Setting the movie at Christmastime was also something that added a bit more dimension to it but it was because of the lack of focus on that aspect that I appreciated the setting. The holiday decorations are kept in the peripheral, and it's just like how the holidays can creep up on us unawares in real life, how occasionally we'll get as close as Christmas Eve and still be devoid of some essence of holiday cheer. The warm color palette that's free from red and green and snow and shiny presents with bows is unobtrusive but still striking and beautiful.

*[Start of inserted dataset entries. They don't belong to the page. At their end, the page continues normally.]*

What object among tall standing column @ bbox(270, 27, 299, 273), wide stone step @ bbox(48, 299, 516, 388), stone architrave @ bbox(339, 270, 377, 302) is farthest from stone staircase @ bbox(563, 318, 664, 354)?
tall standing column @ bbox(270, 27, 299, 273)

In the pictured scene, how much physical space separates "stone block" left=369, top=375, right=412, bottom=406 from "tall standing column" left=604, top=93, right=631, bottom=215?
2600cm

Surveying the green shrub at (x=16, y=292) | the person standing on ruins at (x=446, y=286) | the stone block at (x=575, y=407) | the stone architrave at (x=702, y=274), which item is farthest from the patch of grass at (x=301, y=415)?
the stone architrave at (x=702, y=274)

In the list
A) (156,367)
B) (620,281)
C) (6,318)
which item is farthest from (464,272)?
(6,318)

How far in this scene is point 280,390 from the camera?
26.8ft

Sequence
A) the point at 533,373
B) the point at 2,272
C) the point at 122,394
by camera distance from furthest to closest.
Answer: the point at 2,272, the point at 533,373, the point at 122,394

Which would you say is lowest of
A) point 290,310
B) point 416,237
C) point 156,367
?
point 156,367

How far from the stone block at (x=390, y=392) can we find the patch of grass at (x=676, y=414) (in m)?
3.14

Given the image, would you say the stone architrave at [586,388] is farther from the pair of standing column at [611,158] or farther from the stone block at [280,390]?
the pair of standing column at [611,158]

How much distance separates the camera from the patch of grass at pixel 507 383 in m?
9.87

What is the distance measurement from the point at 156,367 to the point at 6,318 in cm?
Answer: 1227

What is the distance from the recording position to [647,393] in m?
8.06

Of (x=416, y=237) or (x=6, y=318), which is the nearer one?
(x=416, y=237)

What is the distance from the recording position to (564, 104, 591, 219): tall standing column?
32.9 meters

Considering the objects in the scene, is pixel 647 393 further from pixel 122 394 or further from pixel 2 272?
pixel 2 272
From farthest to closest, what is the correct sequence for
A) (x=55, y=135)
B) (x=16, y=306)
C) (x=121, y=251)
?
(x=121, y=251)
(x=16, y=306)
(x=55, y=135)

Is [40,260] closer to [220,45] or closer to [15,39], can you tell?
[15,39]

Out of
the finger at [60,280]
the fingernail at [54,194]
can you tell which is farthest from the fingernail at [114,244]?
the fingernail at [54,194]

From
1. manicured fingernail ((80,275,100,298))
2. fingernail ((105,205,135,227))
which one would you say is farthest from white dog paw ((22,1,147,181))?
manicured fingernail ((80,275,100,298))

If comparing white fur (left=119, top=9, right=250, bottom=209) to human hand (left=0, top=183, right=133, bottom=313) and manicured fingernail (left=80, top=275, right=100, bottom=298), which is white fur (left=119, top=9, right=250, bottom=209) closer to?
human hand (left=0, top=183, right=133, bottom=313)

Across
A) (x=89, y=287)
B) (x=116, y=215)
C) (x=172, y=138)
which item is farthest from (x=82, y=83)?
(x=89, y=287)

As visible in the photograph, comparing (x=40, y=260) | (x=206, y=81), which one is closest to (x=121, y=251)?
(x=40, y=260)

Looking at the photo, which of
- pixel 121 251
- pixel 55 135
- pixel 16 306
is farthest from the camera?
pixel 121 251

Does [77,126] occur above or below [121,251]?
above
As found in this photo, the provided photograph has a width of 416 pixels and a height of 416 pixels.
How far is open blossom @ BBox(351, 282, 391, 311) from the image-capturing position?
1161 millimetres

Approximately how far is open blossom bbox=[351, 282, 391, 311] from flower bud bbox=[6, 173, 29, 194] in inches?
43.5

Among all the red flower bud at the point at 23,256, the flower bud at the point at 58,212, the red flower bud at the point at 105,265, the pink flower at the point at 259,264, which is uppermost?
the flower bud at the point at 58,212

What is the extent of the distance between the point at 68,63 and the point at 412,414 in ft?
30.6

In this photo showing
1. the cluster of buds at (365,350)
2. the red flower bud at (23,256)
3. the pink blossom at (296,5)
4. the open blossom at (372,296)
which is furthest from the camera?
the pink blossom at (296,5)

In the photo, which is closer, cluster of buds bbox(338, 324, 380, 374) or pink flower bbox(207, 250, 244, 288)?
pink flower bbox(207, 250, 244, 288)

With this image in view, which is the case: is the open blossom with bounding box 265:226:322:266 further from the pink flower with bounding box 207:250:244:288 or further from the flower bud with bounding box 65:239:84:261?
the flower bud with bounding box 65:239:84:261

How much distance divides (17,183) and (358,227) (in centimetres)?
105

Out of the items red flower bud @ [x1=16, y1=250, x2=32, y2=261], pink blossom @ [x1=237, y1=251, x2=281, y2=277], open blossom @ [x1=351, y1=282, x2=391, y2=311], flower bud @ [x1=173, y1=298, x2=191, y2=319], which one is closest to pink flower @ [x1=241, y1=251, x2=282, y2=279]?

The main character Annie is one of those rare woman characters who doesn't fall victim to the wide-eyed, helpless terror that seems so encoded in women in horror. She's more on the steel-nerved fighter side of the spectrum rather than the damsel in distress; she's realistic and still portrayed as being scared out of her wits but it doesn't overtake every single aspect of her personality. Caity Lotz is excellent in her role, and again, brings a degree of warmth and familiarity; she's a flawed everywoman who we feel for without pity but also see a little of ourselves in.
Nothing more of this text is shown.